Falkner: Bei Ratten fragt auch niemand, ob sie gut versorgt sind
"Wir leben nun mal nicht mehr in einer reinen Natur, sondern in einer von Menschen gemachten Kulturlandschaft, in der es Gewinner und Verlierer gibt", meint Falkner Geis und verweist auf Waschbären, Wildschweine und in diesem Fall eben die Tauben. "Das ist ein menschengemachtes Problem", meint er. Anders als dadurch, sie zu töten, werde man des Problems aus seiner Sicht nicht mehr Herr.
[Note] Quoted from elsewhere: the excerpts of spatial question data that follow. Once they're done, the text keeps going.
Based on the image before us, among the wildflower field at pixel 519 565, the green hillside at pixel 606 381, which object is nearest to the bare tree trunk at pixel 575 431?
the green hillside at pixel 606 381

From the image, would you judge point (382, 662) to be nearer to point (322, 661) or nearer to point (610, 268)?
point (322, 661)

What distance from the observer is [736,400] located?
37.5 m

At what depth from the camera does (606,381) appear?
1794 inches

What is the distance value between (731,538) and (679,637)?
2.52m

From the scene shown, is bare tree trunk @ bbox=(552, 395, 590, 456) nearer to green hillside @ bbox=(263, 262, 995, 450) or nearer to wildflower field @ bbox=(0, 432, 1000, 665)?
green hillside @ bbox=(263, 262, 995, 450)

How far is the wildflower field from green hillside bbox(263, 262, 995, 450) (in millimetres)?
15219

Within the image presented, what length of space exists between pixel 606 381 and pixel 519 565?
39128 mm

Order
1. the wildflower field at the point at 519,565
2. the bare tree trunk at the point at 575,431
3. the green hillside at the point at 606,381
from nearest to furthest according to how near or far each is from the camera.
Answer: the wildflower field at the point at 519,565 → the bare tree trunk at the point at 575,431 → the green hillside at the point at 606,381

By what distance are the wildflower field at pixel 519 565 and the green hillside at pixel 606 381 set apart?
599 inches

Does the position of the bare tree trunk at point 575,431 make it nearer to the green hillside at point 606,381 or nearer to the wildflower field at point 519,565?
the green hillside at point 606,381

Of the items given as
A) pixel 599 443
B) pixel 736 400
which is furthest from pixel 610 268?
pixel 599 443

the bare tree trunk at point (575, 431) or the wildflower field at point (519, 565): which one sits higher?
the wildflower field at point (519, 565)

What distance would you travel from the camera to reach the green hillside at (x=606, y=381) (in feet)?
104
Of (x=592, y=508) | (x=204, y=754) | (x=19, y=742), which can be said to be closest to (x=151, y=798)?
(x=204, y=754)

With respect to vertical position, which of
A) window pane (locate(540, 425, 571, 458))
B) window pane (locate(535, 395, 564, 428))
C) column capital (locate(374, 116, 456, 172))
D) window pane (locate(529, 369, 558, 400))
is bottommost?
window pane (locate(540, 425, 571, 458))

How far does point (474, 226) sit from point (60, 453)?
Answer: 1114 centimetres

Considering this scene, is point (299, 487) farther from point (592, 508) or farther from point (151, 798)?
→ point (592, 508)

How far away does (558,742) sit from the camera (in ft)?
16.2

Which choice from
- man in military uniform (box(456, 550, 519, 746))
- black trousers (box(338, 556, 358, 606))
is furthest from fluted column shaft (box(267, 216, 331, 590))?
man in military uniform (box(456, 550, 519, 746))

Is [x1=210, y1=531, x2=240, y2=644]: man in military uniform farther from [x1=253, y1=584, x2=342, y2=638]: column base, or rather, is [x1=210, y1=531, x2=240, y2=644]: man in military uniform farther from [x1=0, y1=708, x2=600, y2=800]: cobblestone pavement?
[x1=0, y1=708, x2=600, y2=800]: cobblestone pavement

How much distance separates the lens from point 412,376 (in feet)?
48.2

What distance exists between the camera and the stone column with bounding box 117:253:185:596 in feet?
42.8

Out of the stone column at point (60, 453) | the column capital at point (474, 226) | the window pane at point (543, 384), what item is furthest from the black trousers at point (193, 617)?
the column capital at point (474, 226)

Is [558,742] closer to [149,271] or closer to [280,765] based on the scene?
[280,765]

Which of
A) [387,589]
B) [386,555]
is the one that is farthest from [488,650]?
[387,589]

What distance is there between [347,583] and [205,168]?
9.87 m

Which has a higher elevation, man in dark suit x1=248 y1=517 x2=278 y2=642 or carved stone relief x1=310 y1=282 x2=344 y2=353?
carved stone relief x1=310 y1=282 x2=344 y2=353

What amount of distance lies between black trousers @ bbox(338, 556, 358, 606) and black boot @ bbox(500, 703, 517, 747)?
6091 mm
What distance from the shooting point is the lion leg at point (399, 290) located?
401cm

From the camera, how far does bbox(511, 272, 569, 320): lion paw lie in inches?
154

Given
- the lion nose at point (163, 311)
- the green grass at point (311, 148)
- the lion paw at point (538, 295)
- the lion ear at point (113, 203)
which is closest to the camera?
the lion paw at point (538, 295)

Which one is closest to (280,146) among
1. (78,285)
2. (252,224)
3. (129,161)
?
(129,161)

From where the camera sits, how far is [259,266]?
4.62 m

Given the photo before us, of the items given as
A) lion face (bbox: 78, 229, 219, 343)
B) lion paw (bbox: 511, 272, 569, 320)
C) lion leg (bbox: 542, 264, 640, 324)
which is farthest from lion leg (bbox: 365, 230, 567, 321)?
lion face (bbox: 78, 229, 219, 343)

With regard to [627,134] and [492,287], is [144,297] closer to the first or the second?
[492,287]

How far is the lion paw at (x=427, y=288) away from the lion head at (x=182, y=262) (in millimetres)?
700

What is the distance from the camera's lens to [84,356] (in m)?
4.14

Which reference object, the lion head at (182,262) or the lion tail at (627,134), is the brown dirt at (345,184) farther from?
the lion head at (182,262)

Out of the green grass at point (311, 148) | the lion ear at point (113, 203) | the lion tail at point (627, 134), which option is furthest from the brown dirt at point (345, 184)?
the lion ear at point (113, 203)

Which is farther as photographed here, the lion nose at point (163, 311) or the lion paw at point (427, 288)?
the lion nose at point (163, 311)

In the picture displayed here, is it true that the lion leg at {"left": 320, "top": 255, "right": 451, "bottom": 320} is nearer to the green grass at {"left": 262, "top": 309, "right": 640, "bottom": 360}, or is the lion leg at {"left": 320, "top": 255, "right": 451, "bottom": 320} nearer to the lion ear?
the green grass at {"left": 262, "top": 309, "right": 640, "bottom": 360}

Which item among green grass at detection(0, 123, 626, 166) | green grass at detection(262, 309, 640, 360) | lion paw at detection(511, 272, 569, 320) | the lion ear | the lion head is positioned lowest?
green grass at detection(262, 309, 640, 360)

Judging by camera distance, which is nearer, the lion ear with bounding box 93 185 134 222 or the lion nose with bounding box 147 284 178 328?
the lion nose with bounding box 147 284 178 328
Dass das Töten Reaktionen hervorruft, kann Geis zwar nachvollziehen. Trotzdem werde die Debatte seiner Ansicht nach zu emotional geführt. Er argumentiert: Bei Ratten frage schließlich auch niemand, ob sie gut mit Wasser und Futter versorgt seien. Die Tötungsmethode durch Genickbruch sei zudem nichts anderes, als wenn ein Hasenzüchter oder Hühnerhalter ein Tier tötet. Geis spricht von einem sogenannten "Sekundentod".
Geis bietet den Fangschlag inzwischen gemeinsam mit seiner Tochter auch als eine Dienstleistung für Unternehmen und Kommunen an. Der Familienbetrieb zur Taubenabwehr wirbt im Internet, dass damit eine "dauerhafte Beseitigung der Tauben" möglich sei.
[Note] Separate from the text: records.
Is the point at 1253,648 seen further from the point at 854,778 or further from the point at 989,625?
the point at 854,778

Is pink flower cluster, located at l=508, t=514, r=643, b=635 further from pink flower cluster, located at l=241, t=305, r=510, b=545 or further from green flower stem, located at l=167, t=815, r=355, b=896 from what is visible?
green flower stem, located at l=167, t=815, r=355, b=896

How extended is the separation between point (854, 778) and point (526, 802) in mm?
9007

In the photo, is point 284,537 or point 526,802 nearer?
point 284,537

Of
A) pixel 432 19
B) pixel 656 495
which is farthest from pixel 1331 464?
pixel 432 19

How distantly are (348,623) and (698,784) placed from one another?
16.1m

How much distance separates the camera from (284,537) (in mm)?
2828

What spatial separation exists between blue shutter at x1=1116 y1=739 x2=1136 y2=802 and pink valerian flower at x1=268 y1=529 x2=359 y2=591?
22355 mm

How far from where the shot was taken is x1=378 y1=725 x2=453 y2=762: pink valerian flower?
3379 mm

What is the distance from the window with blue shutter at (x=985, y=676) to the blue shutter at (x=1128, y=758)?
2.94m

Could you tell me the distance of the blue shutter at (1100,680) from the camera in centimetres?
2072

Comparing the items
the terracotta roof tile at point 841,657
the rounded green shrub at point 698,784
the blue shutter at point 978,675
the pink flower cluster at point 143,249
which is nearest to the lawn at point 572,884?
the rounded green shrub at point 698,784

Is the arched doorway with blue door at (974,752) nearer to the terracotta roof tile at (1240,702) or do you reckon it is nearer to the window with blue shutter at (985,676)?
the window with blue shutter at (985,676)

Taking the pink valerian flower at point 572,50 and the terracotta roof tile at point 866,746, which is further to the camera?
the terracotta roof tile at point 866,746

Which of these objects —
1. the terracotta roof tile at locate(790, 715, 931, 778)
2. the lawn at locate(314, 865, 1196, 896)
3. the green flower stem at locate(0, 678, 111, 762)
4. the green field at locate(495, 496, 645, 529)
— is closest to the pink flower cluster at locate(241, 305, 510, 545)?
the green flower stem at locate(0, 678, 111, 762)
Tierschützer appellieren an Stadt
In Limburg haben Tierschützer sich inzwischen an die Stadt gewandt: Der Deutsche Tierschutzbund appelliert, die Maßnahme nicht durchzuführen. James Brückner vom Tierschutzbund sagte auf hr-Anfrage: "Finanzielle Gründe sind kein Argument für Tierleid oder tierschutzwidrige Vorgehensweisen."
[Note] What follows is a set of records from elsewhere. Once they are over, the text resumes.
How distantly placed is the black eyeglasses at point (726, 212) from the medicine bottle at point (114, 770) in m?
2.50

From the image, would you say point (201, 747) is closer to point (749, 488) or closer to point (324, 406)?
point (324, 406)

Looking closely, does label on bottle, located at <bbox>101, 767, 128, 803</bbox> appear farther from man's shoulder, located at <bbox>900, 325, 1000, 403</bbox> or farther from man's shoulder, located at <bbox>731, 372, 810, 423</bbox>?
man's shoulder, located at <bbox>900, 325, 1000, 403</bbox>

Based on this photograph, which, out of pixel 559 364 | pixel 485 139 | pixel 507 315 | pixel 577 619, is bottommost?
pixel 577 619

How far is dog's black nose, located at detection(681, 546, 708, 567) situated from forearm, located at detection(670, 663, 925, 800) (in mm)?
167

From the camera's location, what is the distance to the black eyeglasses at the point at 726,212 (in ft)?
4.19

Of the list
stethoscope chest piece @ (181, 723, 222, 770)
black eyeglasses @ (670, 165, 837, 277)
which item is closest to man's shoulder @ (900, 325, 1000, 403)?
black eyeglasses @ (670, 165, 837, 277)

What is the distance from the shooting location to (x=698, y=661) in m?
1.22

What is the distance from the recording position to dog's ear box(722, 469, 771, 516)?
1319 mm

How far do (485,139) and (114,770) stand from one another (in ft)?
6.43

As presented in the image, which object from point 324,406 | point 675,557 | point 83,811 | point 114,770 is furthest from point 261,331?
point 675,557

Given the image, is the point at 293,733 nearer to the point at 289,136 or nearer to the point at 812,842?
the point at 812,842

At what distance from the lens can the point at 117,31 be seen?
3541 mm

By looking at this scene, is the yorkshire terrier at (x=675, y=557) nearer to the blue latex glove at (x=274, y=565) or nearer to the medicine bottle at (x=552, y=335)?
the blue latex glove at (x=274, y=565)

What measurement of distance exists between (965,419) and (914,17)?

Man sei außerdem überzeugt, dass betreute Taubenschläge die richtige und nachhaltige Lösung sind und sich die anfänglichen Investitionskosten langfristig rechnen würden.
Auch die hessische Landestierschutzbeauftragte hat inzwischen Stellung bezogen: Man lehne den Vorstoß ab, Tauben in Limburg zu töten, teilte die Tiermedizinerin Madeleine Martin mit. Es gebe tierschutzkonformere Lösungen, heißt es mit Verweis auf das Ausgburger Modell.
Abstimmung am Montag
Ob es in der Sache doch noch eine Kehrtwende gibt, wird sich am Montag in der Stadtverordnetenversammlung zeigen. Das Taubenprojekt in Limburg will laut Tanja Müller mit seiner Arbeit jedenfalls so oder so weitermachen. Auch wenn den Freiwilligen das Herz bluten würde, wenn eine von ihnen gesundgepflegte Taube "weggetötet wird", wie sie sagt. Parallel zur Stadtverordnetenversammlung soll es eine Demonstration geben.
Dass Berthold Geis dann am Ende auch den Zuschlag für den Auftrag zum Töten bekommt, ist laut Stadt übrigens noch gar nicht sicher. Der Auftrag müsse dann erstmal ausgeschrieben werden.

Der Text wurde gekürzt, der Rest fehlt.